#### Problems to work on
1 – In the workaround code of the slab race reply, which names are directly followed by an opening parenthesis, with no space between?
2 – Reproduce the slab race reply word for word, starting at the words "By the way, to" and ending after "cpu partial list.".

#### Text shown

○ ○ ○ ○ ○ ○ ○

I feel it's not a big issue.

I think the root cause of this issue is as follows:

Before this commit, get_partial_node would first remove the slab from the node
list and then return the slab to the upper layer for freezing and object
allocation. Therefore, when __slab_free encounters a slab marked as was_full,
that slab would no longer be on the node list, avoiding race conditions with
list operations.

However, after this commit, get_from_partial_node first allocates an object
from the slab and then removes the slab from the node list. During the
interval between these two steps, __slab_free might encounter a slab marked as
was_full and then it want to add the slab to the CPU partial list, while at
the same time, another process is trying to remove the same slab from the node
list, leading to a race condition.

> 
> But not sure if we could "fix" that because the percpu partial slab
> caching layer is gone anyway :)

Yes, this bug has already disappeared with subsequent patches...

By the way, to allow Ming Lei to continue the bisect process, maybe we should
come up with a temporary workaround, such as:

} else if (IS_ENABLED(CONFIG_SLUB_CPU_PARTIAL) && was_full) {
	spin_lock_irqsave(&n->list_lock, flags);
	/*
	 * Let this empty critical section push back put_cpu_partial, ensuring
	 * its execution happens after the critical section of
	 * get_from_partial_node running in parallel.
	 */
	spin_unlock_irqrestore(&n->list_lock, flags);
	/*
	 * If we started with a full slab then put it onto the
	 * per cpu partial list.
	 */
	put_cpu_partial(s, slab, 1);
	stat(s, CPU_PARTIAL_FREE);
}

-- 
Thanks,
Hao

○ ○ ○ ○ ○ ○ ○

#### Source excerpt

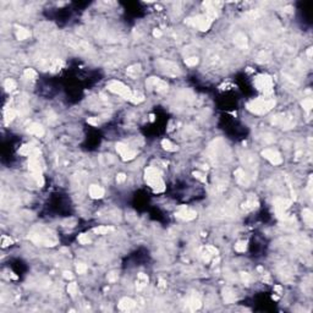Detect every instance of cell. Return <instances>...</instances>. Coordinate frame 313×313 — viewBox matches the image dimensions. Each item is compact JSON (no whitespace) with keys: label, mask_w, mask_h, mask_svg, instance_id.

○ ○ ○ ○ ○ ○ ○

#### Solutions to the tasks
1 – IS_ENABLED, spin_lock_irqsave, spin_unlock_irqrestore, put_cpu_partial, stat

2 –
By the way, to allow Ming Lei to continue the bisect process, maybe we should
come up with a temporary workaround, such as:

} else if (IS_ENABLED(CONFIG_SLUB_CPU_PARTIAL) && was_full) {
	spin_lock_irqsave(&n->list_lock, flags);
	/*
	 * Let this empty critical section push back put_cpu_partial, ensuring
	 * its execution happens after the critical section of
	 * get_from_partial_node running in parallel.
	 */
	spin_unlock_irqrestore(&n->list_lock, flags);
	/*
	 * If we started with a full slab then put it onto the
	 * per cpu partial list.